Es hilft aber nicht, Gräben weiter aufzureißen, man muss versuchen, sie zuzuschütten. Wenn Eltern sich für den Test entscheiden und bei einem positiven Ergebnis eine Schwangerschaft abbrechen, weil sie sich einem Leben mit einem Kind mit Trisomie 21 nicht gewachsen fühlen, dann ist das ein Trauma, lebenslang. Diesen Eltern „Selektion“ vorzuwerfen, sie indirekt verantwortlich zu machen für die Diskriminierung und Exklusion von Behinderten, das ist nicht fair.
Nichtsdestotrotz haben die Behindertenverbände natürlich recht, wenn sie den wachsenden „Rechtfertigungsdruck“ auf Familien mit einem behinderten Kind beklagen, der durch die neuen pränatalen Untersuchungen entsteht: diese unverschämten Bemerkungen auf Spielplätzen angesichts eines Kindes mit Trisomie 21, ob man „so etwas“ nicht hätte verhindern können.

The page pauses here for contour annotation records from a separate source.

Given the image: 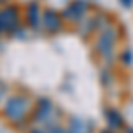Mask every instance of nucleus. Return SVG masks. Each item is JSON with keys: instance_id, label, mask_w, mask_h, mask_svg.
<instances>
[{"instance_id": "8", "label": "nucleus", "mask_w": 133, "mask_h": 133, "mask_svg": "<svg viewBox=\"0 0 133 133\" xmlns=\"http://www.w3.org/2000/svg\"><path fill=\"white\" fill-rule=\"evenodd\" d=\"M25 16H27V27L30 29H39L41 25V16H43V9L37 2H30L25 7Z\"/></svg>"}, {"instance_id": "4", "label": "nucleus", "mask_w": 133, "mask_h": 133, "mask_svg": "<svg viewBox=\"0 0 133 133\" xmlns=\"http://www.w3.org/2000/svg\"><path fill=\"white\" fill-rule=\"evenodd\" d=\"M23 20H21V12L18 5H5L0 9V25L4 34H14L16 29L20 27Z\"/></svg>"}, {"instance_id": "11", "label": "nucleus", "mask_w": 133, "mask_h": 133, "mask_svg": "<svg viewBox=\"0 0 133 133\" xmlns=\"http://www.w3.org/2000/svg\"><path fill=\"white\" fill-rule=\"evenodd\" d=\"M123 61L126 62V64H131V61H133L131 50H126V51H124V55H123Z\"/></svg>"}, {"instance_id": "2", "label": "nucleus", "mask_w": 133, "mask_h": 133, "mask_svg": "<svg viewBox=\"0 0 133 133\" xmlns=\"http://www.w3.org/2000/svg\"><path fill=\"white\" fill-rule=\"evenodd\" d=\"M117 44V30L115 27H107L98 32V37L94 41V51L101 57L103 61L110 62L114 59V50Z\"/></svg>"}, {"instance_id": "7", "label": "nucleus", "mask_w": 133, "mask_h": 133, "mask_svg": "<svg viewBox=\"0 0 133 133\" xmlns=\"http://www.w3.org/2000/svg\"><path fill=\"white\" fill-rule=\"evenodd\" d=\"M64 126H66L68 133H94V124L83 117H76V115L68 117Z\"/></svg>"}, {"instance_id": "5", "label": "nucleus", "mask_w": 133, "mask_h": 133, "mask_svg": "<svg viewBox=\"0 0 133 133\" xmlns=\"http://www.w3.org/2000/svg\"><path fill=\"white\" fill-rule=\"evenodd\" d=\"M39 29L44 30L46 34H57L64 29V18L61 12L53 9H43V16H41V25Z\"/></svg>"}, {"instance_id": "12", "label": "nucleus", "mask_w": 133, "mask_h": 133, "mask_svg": "<svg viewBox=\"0 0 133 133\" xmlns=\"http://www.w3.org/2000/svg\"><path fill=\"white\" fill-rule=\"evenodd\" d=\"M27 133H48V131H46L44 128H41V126H32Z\"/></svg>"}, {"instance_id": "6", "label": "nucleus", "mask_w": 133, "mask_h": 133, "mask_svg": "<svg viewBox=\"0 0 133 133\" xmlns=\"http://www.w3.org/2000/svg\"><path fill=\"white\" fill-rule=\"evenodd\" d=\"M87 9H89V4L85 0H73L71 4L62 11V18L71 21H82L87 16Z\"/></svg>"}, {"instance_id": "1", "label": "nucleus", "mask_w": 133, "mask_h": 133, "mask_svg": "<svg viewBox=\"0 0 133 133\" xmlns=\"http://www.w3.org/2000/svg\"><path fill=\"white\" fill-rule=\"evenodd\" d=\"M32 110H34V103L29 98V94L14 92V94H9L7 99L4 101L0 108V115L2 119H5L7 123L14 126V124H23L27 119H30Z\"/></svg>"}, {"instance_id": "3", "label": "nucleus", "mask_w": 133, "mask_h": 133, "mask_svg": "<svg viewBox=\"0 0 133 133\" xmlns=\"http://www.w3.org/2000/svg\"><path fill=\"white\" fill-rule=\"evenodd\" d=\"M30 121L34 126H41V128H46V126H50L53 123H59L55 105L48 98L37 99V103L34 105V110H32Z\"/></svg>"}, {"instance_id": "14", "label": "nucleus", "mask_w": 133, "mask_h": 133, "mask_svg": "<svg viewBox=\"0 0 133 133\" xmlns=\"http://www.w3.org/2000/svg\"><path fill=\"white\" fill-rule=\"evenodd\" d=\"M99 133H115V131H114V130H101Z\"/></svg>"}, {"instance_id": "9", "label": "nucleus", "mask_w": 133, "mask_h": 133, "mask_svg": "<svg viewBox=\"0 0 133 133\" xmlns=\"http://www.w3.org/2000/svg\"><path fill=\"white\" fill-rule=\"evenodd\" d=\"M105 119H107V124L110 126V130H121L124 126V117L119 114L117 108H107Z\"/></svg>"}, {"instance_id": "10", "label": "nucleus", "mask_w": 133, "mask_h": 133, "mask_svg": "<svg viewBox=\"0 0 133 133\" xmlns=\"http://www.w3.org/2000/svg\"><path fill=\"white\" fill-rule=\"evenodd\" d=\"M7 96H9V87L5 85V83L0 80V108H2V105H4V101L7 99Z\"/></svg>"}, {"instance_id": "13", "label": "nucleus", "mask_w": 133, "mask_h": 133, "mask_svg": "<svg viewBox=\"0 0 133 133\" xmlns=\"http://www.w3.org/2000/svg\"><path fill=\"white\" fill-rule=\"evenodd\" d=\"M121 4H123V5H126V7H130V5L133 4V0H121Z\"/></svg>"}]
</instances>
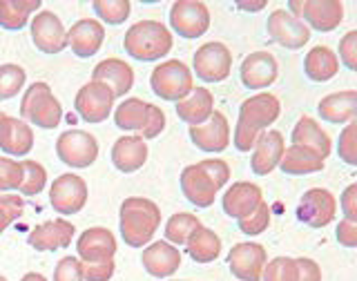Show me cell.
<instances>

Schuldzuweisungen an Familien mit Behinderten waren historisch gesehen immer ein Versuch der sogenannten Normalen, jede Abweichung weit von sich zu weisen. Dieser Versuch wird scheitern, zum Glück, erst recht in einer alternden Gesellschaft. Wir alle müssen uns mit geistigen Einschränkungen, Demenz, Seh- und Hörverlusten, Gehbehinderung auseinandersetzen – vielleicht irgendwann sogar durch einen Blick in den Spiegel. Soziale Kompetenz im Umgang mit Abweichungen, mit Einschränkungen sollte daher normal werden. Zur Kommunikation der Eltern untereinander auf einem Spielplatz gehören nicht hirnlose Sprüche, sondern interessiertes Nachfragen, was ein Kind mit Trisomie 21 kann und was nicht, welche Beeinträchtigungen es hat und welche nicht, zum Beispiel.
Genauso wenig, wie man Menschen mit Behinderungen und deren Familien diskriminieren darf, so wenig sollte man aber auch Eltern herabsetzen dürfen, die den Test in Anspruch nehmen. Es muss alles möglich und akzeptiert sein: Eltern, die erst gar keine Tests machen; Eltern, die mit einem Kind mit Behinderung ein glückliches Familienleben haben; Eltern, die sich für einen Test entscheiden und sich mit den Konsequenzen auseinandersetzen müssen. Das Unglück kann überall wohnen. Und das Glück auch.